Primeira mulher negra a ocupar a Mesa Diretora da Assembleia Legislativa de Minas Gerais (ALMG), Marilene Alves de Souza, mais conhecida como Leninha (PT), é a nova vice-presidente do parlamento mineiro e carrega consigo o desafio de conciliar a gestão política da Casa com a oposição ao governo Romeu Zema (Novo).
Nesta entrevista ao Estado de Minas, ela garante que não vai ficar neutra. Mesmo considerando que o tom dessa nova gestão da Assembleia será de conciliação e moderação, a deputada destaca que vai continuar expressando sua opinião e posicionamento enquanto oposição a Zema.
Ela afirma não se sentir representada pelo atual governador do estado. Diz que não vê nas Minas Gerais de Romeu Zema um “modelo de desenvolvimento que tenha o ser humano como centro” das decisões.
Para Leninha, ser a primeira mulher negra a ocupar a vice-presidência da Assembleia de Minas em seus 133 anos é muito simbólico. “Significa que conseguimos romper muitas barreiras. Significa que queremos, precisamos e merecemos ter reconhecidos os nossos méritos na construção, na proposição e na consolidação de políticas públicas que garantam a nós mulheres condições de igualdade em todos os espaços da vida social”, diz.

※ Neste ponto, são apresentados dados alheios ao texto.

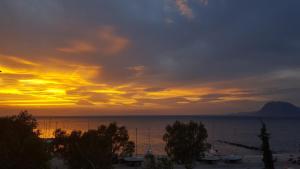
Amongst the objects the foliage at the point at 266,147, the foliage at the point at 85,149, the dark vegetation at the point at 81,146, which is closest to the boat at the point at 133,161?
the dark vegetation at the point at 81,146

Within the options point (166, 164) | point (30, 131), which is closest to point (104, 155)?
point (30, 131)

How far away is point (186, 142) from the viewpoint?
132 feet

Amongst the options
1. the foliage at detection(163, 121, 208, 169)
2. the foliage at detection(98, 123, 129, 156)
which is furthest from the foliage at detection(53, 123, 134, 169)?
the foliage at detection(163, 121, 208, 169)

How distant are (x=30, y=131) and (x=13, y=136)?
42.0 inches

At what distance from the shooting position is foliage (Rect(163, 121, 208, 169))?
40.3 meters

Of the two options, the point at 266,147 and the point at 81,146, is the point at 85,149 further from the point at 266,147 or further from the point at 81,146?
the point at 266,147

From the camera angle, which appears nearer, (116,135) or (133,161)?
(116,135)

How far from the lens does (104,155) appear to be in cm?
3162

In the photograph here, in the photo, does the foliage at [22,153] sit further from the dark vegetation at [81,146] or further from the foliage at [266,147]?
the foliage at [266,147]

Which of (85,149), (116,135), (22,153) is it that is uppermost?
(116,135)

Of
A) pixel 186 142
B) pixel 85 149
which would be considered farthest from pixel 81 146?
pixel 186 142

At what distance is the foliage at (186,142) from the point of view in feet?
132

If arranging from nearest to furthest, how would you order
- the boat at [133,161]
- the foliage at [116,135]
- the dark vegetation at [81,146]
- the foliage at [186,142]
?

Lidar com as divergências é práxis dos movimentos sociais. E não foi diferente na Assembleia. Construí o primeiro mandato com muita seriedade, presidi a Comissão de Direitos Humanos e liderei pela primeira vez a bancada feminina da Casa. Creio que tudo isso, mais a forma como me coloco tenha corroborado para a sustentação do meu nome na chapa com o Tadeuzinho, com quem, além de ser conterrânea, construí laços fortes de amizade e respeito.
Penso que a maior dificuldade foi caminharmos para a construção de uma chapa que, mesmo com suas divergências, tivesse como balizador a consolidação do papel do legislativo no dia a dia dos mineiros e mineiras.
As siglas partidárias, os posicionamentos ideológicos não podem, não devem, impedir que façamos o que é necessário e urgente para o bem-estar da população do nosso estado.
Cordialidade não é sinônimo de neutralidade. Serei na Mesa e no parlamento uma oposição responsável ao governo. Meu compromisso em defender o povo das Minas e dos Gerais é o meu balizador. A defesa da vida, dos direitos e garantias conquistados é inegociável em qualquer lugar ou posição que eu ocupo.
Temos, enquanto bancada, o compromisso que o próprio presidente instituiu: combate à fome, investir na educação básica e investir na saúde pública, reconhecendo as urgências desses três pontos.
"Cordialidade não é sinônimo de neutralidade. Serei na Mesa e no parlamento uma oposição responsável ao governo"
Portanto, enquanto bancada, essa é a nossa grande tarefa. Inserir nosso estado em todos os programas e políticas que permitam retirar a nossa gente da extrema miséria, vulnerabilidade e fome e ampliar os investimentos na educação e na saúde.
Primeiro vejo uma grande distopia nesse modelo de gestão. Retirar de forma deletéria do nosso solo, das nossas águas e da nossa sociobiodiversidade o que o temos de mais precioso implica em reduzir a possibilidade de futuro logo adiante. Sou autora de um projeto de lei que reconhece os direitos da natureza como uma prerrogativa para a instalação de empreendimentos como a mineração, silvicultura do eucalipto, entre outros.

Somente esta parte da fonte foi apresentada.